Microsoft Research finds future value in family history

For those Microsoft Research staffers who work at the mothership in Redmond, the company's annual TechFest is a festive and busy week of chatting with the people you really meant to spend more time with during the rest of the year. But if you're from out of town -- in from one of Microsoft's five satellite facilities in Beijing, Bangalore, Cambridge-UK, Cambridge-US, or Mountain View -- this may be one of a very few opportunities all year for you to connect with, and very likely show up, your out-of-town colleagues.

Take for instance the UK-based Socio-Digital Systems group, working thousands of miles from the offline conversations that happen on the Redmond campus. Gathered in the "Digital Past to Digital Presence" booth at the recent 'Fest, the gear the UK group had to show didn't make tiny bubbles float in virtual airspace or synchronize several social networks. Actually, its job was to give a place and presence for people's own history in the here and now.

And for a company that typically plugs the power of perpetual and often incessant connectivity, most of the SDS group's devices not only acknowledged that some people don't like to be plugged in, but... well, they allowed it, even embraced the notion.

The interface of an experimental device called TimeCard adheres to the structure of that harshest of mistresses, time. The gadget, which in prototype was about the size and shape of a medium-sized photo frame, organizes your photos, your scans, and your other digital files along a timeline, which can further be sorted by other criteria (e.g., location) and is navigated by touchscreen.

The researcher who demonstrated it for me had his grandfather's life in there -- not only photos, but his service records and the like, all organized along the long line of his years. Other peoples' timelines came and went, and at the very end, there was a photo of a very old man with a very young child -- the researcher's daughter, who "met" her great-grandfather with just six months to spare. The sliver of timeline said it all.

I loved it. And your real social networks -- not those mokes you follow on Twitter, but your family and friends -- just may love it too, and more importantly may be able to use it without making you weep for the gene pool from whence you sprang.

Another of this group's prototypes, called CellFrame, was made of plywood -- a word I'm not entirely sure you're even allowed to say in ritzy, enviro-active Redmond.

CellFrame's the one you want to give to your older relatives -- not because the prototype I saw was shaped to look like a 60s television console (albeit one not much bigger than your iPhone), but because it handles the one thing your older relatives would brave the Internet to get, without making them get on the Internet: photos.
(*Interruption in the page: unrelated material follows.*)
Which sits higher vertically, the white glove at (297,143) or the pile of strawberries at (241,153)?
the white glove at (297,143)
Each CellFrame is dedicated to one viewer, utilizes the mobile-phone network, and receives photos and short text and e-mail messages from whoever knows how to reach it.

The research team notes that it can also handle simple return messaging, but my vision for a device like this dwarfs anything that can be accomplished with mere texting: Resting on my grandmother's living-room table, Just Working, and giving us something else to talk about. Offline.

It's hard to imagine a circumstance under which it's nice that computers might encourage a bit of disorganization, especially where family and memories are concerned, but watching Family Archive in action I wonder if using a boxes-and-attics visual metaphor really could have gone anywhere else. (As one researcher put it, "started organizational, ended playful.")

Family Archive looks quite a bit like other Surface-based wares on the...er, surface -- in other words, a table with a flat, multitouch top. But this interface replicates not only the way one stores souvenirs and photos in marked boxes (yes, physical souvenirs; the table-like prototype included a camera for photographing non-digital objects, and could one day include actual 3D scan capability) but how one deals with boxes. We dump them out and photos and objects fly all over the screen. We sort objects into piles, look more closely at some, set others aside.

This table-top experiment is still a work in progress, and I'd love to see it add the ability to annotate items or link items together (e.g., the front and back of a scanned postcard), but the sloppy serendipitous charm of the interface sells the concept. Sifting through old boxes in the attic is restful and stirs memories and mental connections; so does Family Archive, without also stirring dust.

SDS has a knack for developing humble gadgets that you wish someone would sell you right here, right now; I personally yearn for my own Whereabouts Clock, which I believe I last saw in the Arthur and Molly Weasley home. As with almost everything at TechFest, nothing's certain to see daylight and everything's likely to change. Still, I came away from Cambridge's booth more than ordinarily wishing that I already had the option to interact with technology the way they envision me doing, and glad they made the trip to Washington.